Pas de déprime, pas de déclarations larmoyantes, Copi fait des complexités et des malheurs humains, des scènes comiques où les limites n’existent plus. Sang, seringues, sacs de poudre blanche (tout sauf de la farine ou du talc), matières fécales, soupe d’organes, faux seins et fausses fesses… Vous êtes avertis, pour cette mise en scène de Louis Arène et du Munstrum Théâtre, hors de question d’utiliser des pincettes avec l’œuvre de Copi.

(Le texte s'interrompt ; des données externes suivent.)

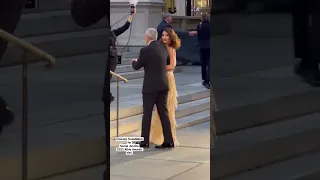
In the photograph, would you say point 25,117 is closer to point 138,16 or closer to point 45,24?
point 45,24

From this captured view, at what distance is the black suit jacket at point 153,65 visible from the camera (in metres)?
9.87

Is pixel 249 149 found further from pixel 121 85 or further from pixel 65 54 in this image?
pixel 121 85

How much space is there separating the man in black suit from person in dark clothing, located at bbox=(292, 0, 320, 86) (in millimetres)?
4615

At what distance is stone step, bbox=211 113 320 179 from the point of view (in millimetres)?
5449

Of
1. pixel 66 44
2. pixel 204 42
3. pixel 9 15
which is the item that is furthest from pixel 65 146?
pixel 204 42

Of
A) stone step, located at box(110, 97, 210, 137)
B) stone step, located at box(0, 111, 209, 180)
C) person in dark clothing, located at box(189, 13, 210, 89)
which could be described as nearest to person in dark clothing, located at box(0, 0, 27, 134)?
stone step, located at box(0, 111, 209, 180)

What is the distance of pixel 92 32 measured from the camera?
6.16 metres

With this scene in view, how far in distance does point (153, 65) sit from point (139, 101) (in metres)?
3.26

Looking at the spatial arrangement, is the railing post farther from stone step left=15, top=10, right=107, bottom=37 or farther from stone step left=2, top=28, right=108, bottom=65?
stone step left=15, top=10, right=107, bottom=37

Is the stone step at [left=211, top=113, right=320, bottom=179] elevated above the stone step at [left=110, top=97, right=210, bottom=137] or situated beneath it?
elevated above

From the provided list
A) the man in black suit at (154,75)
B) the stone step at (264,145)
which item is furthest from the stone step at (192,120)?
the stone step at (264,145)

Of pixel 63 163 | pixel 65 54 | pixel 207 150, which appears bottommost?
pixel 207 150

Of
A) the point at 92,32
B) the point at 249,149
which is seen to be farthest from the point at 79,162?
the point at 249,149

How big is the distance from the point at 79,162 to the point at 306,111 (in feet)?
7.24
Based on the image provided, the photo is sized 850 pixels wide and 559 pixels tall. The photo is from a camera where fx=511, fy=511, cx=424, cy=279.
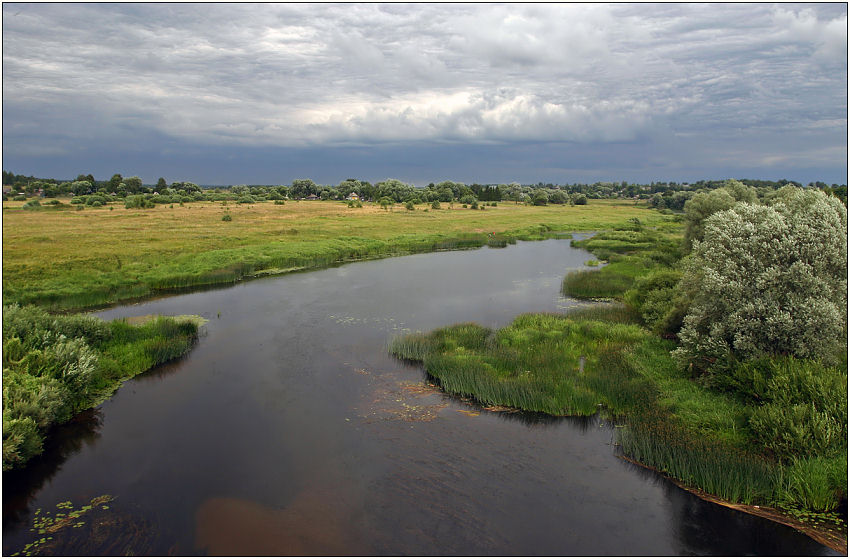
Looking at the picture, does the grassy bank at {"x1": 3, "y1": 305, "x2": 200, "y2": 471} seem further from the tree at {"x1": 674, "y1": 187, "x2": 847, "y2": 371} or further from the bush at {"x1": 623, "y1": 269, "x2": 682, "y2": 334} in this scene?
the bush at {"x1": 623, "y1": 269, "x2": 682, "y2": 334}

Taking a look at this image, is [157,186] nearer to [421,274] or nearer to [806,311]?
[421,274]

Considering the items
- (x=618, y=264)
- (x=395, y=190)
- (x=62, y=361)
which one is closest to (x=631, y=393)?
(x=62, y=361)

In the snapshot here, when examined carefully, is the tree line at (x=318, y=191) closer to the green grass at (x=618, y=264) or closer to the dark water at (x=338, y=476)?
the green grass at (x=618, y=264)

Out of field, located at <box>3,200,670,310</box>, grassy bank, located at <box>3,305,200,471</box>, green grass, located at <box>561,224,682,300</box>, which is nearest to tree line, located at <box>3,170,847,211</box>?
field, located at <box>3,200,670,310</box>

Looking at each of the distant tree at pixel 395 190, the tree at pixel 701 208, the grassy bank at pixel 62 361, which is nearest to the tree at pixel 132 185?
the distant tree at pixel 395 190

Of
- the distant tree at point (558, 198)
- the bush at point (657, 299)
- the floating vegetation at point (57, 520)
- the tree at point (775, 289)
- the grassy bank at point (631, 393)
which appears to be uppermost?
the distant tree at point (558, 198)

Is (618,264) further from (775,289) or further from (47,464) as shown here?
(47,464)
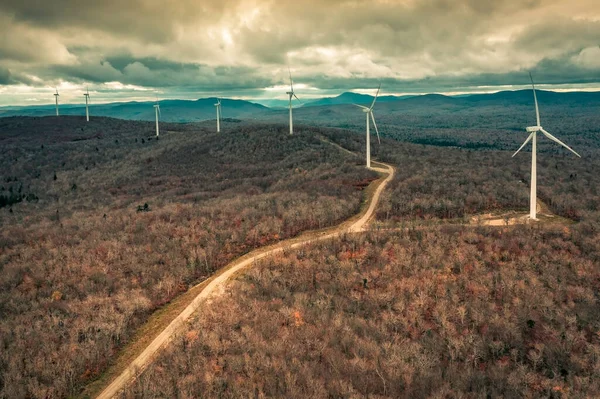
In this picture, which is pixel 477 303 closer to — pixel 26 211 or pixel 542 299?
pixel 542 299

"Voilà ce qu’elle méritait ! Salopes !"
40° sous zéro, c’est deux pièces en une, L’Homosexuel ou la difficulté de s’exprimer et Les Quatre Jumelles. Des pièces qui se rejoignent par leur irrévérence et leurs mises en scène aussi libres que leurs textes. Dans la première, Madame Simpson élève sa fille Irina, en Sibérie, où il fait 40° sous zéro. Femme trans, mais toujours en capacité de donner naissance à un enfant, Irina préfère enchaîner les relations charnelles tous les jours avec des partenaires différents au grand dam de sa mère. Irina est enceinte, mais qui est le père ? "Le coiffeur, je l'ai fait pour la première fois la semaine dernière, l'officier, il y a trois mois, alors que je suis enceinte d'au moins quatre mois", répond Irina.
"J'ai envie d'aller aux toilettes, maman. […] C'est pour chier l'enfant". Sa mère adoptive lui écarte les jambes sur la table familiale pour pratiquer un avortement, avant d’être arrosée d’un jet de sang, sous les cris de dégoûts et les fous rires de l’assistance. Le fœtus minuscule se retrouve dans la soupe d’Irina, dans laquelle nageaient déjà les organes crus du gibier tout juste chassé.

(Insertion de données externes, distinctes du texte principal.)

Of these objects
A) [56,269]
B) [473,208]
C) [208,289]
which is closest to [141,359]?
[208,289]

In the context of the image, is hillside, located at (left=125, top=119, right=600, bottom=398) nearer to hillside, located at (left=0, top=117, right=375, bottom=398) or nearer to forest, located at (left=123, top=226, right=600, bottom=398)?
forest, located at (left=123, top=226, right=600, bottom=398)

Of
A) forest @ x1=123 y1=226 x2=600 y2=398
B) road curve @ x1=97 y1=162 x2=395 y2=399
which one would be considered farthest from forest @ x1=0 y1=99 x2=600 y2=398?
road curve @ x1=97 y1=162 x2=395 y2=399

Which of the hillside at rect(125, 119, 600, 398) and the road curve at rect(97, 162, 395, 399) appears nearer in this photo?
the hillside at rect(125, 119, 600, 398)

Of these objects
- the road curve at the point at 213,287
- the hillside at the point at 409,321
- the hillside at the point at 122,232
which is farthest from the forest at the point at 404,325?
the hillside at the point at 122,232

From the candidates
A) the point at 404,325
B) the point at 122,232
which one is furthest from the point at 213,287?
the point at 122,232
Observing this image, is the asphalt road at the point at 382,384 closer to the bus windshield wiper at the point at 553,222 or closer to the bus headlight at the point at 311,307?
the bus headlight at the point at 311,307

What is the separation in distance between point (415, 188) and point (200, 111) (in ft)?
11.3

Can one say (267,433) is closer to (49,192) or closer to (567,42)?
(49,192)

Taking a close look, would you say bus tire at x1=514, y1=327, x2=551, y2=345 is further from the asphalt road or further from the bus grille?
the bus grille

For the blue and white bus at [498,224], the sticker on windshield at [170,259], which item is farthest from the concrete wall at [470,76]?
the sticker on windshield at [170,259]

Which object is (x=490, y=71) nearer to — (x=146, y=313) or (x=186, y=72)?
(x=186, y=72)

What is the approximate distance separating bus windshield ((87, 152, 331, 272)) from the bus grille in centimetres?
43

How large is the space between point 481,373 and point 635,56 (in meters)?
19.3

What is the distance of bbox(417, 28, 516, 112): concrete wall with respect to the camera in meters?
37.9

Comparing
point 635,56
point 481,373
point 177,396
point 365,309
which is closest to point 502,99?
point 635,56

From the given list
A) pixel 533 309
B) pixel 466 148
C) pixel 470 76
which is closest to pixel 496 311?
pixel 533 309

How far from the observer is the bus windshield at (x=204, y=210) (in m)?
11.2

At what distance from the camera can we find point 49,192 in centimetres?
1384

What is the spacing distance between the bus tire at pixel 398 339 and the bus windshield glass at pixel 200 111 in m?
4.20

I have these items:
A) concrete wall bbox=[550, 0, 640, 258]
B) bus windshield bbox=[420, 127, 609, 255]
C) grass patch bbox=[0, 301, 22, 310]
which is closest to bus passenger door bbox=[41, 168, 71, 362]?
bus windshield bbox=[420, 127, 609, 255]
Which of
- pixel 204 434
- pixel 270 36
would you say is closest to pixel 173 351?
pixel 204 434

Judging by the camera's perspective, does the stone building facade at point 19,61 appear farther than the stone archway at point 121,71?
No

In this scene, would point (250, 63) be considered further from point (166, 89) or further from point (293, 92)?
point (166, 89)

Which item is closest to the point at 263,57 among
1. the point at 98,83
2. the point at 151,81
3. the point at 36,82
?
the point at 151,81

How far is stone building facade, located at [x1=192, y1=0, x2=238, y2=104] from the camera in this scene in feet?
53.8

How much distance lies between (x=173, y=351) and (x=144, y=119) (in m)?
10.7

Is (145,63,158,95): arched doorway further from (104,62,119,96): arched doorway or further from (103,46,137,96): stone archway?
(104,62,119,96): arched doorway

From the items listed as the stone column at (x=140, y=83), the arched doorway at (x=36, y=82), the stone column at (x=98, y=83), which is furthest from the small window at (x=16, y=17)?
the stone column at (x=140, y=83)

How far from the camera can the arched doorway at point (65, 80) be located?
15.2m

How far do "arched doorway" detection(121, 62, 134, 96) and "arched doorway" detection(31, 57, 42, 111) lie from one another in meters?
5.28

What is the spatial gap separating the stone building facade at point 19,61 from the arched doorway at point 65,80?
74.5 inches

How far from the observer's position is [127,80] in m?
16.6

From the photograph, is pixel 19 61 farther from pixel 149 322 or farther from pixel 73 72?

Trash, excessif, kitsch, ridicule, extravagant… les qualificatifs sont interminables pour décrire cette pièce qui ne plaira pas aux plus puritains ou aux pudiques. Cela n’a jamais été la volonté du créateur Copi partisan d’un théâtre de la catastrophe et de la cruauté, théorisé dans les années 1970. Ce théâtre est exigeant et traite le spectateur en adulte. Pas de doxa ou de morale, mais une provocation évidente et jamais gratuite. C’est "l'opposé de la tragédie classique qui affirme des valeurs morales tandis que dans mes pièces, l'idée est de les faire 'éclater'", disait le dramaturge anglais Howard Barker, théoricien du théâtre de la catastrophe. Tout éclate dans 40° sous zéro. Les frontières entre masculin et féminin, les rapports familiaux et amoureux, la décence, le bien et le mal.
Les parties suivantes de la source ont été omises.